Throwing all this away without an adequate and, importantly, cheaper alternative in place is almost unimaginable from a policy perspective, but that's exactly what happened. By promoting so-called Environmental, Social and Governance, or ESG, investment standards to choke off fossil fuel investments, by canceling pipelines, and by limiting federal oil and gas leasing, the left has reduced American energy production and left America vulnerable to the rest of the world. All this has come with very little emissions benefit to boot. It has just enabled Russia, Saudi Arabia and others to displace American fossil fuel production with their own foreign fossil fuel production. The result? From Biden's inauguration to the onset of the war in Ukraine -- before the much-discussed "Putin price spike," in other words -- American gas prices went up nearly 50%. Those prices are up another 15% on top of that since the war began.
There have been huge technological strides in solar, wind and other renewable power sources, but primarily due to their intermittent nature and a still-huge gap in energy storage (battery) technology, those forms of energy are not yet ready to make up for lost fossil fuel production without massive extra cost.
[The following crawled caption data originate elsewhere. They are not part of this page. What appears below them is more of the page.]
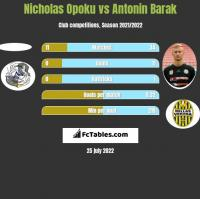 Nicholas Opoku vs Antonin Barak h2h player stats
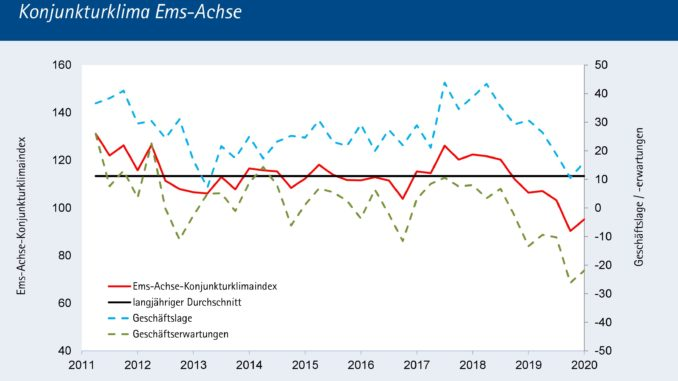 Konjunkturklima-Index auf dem Gebiet der Ems-Achse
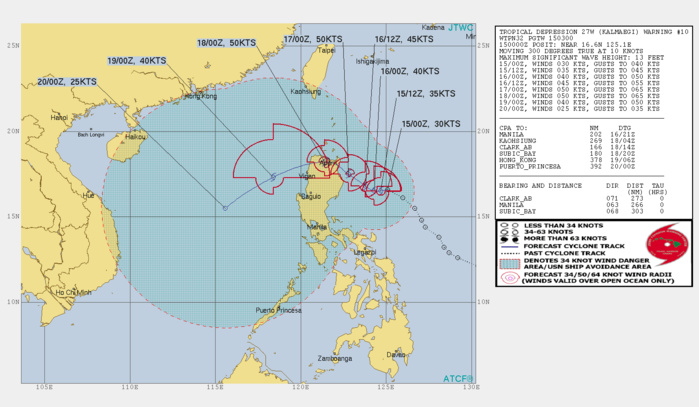 SLOWLY APPROACHING NORTHEAST LUZON AND FORECAST TO INTENSIFY GRADUALLY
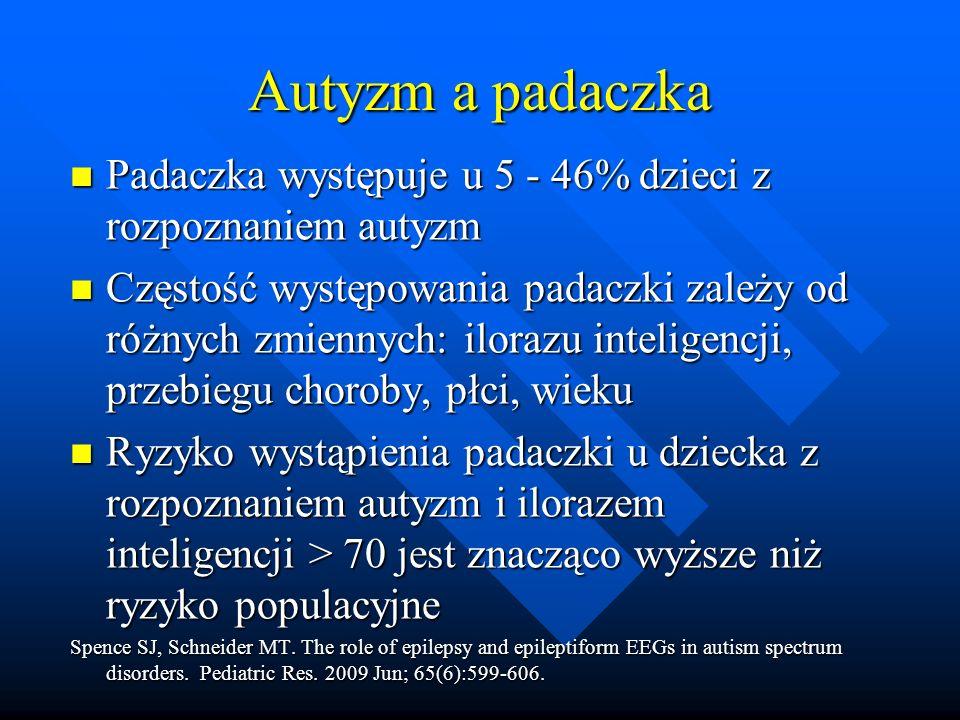 Autyzm a padaczka Padaczka występuje u 5 - 46% dzieci z rozpoznaniem autyzm.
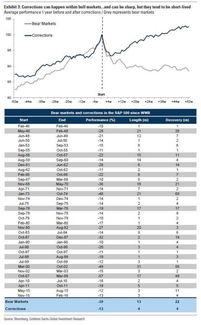 战争时期的股市走势
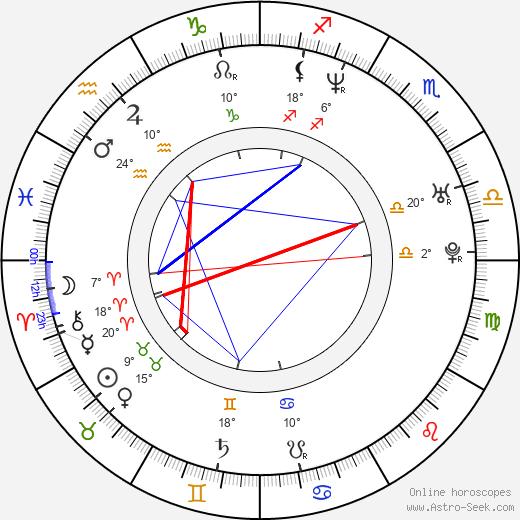 Robyn Griggs birth chart, biography, wikipedia 2019, 2020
Giving away a huge economic and national security advantage is political malpractice. Slowing American energy production while begging the Saudis to increase their own fossil fuel production, as Biden is doing this week, is a botch so foreseeable it should be disqualifying for future leadership. Energy policy under the Biden administration has been insane. With prices booming, everyone now knows it. Those who got us in this mess should prepare to pay a massive political price.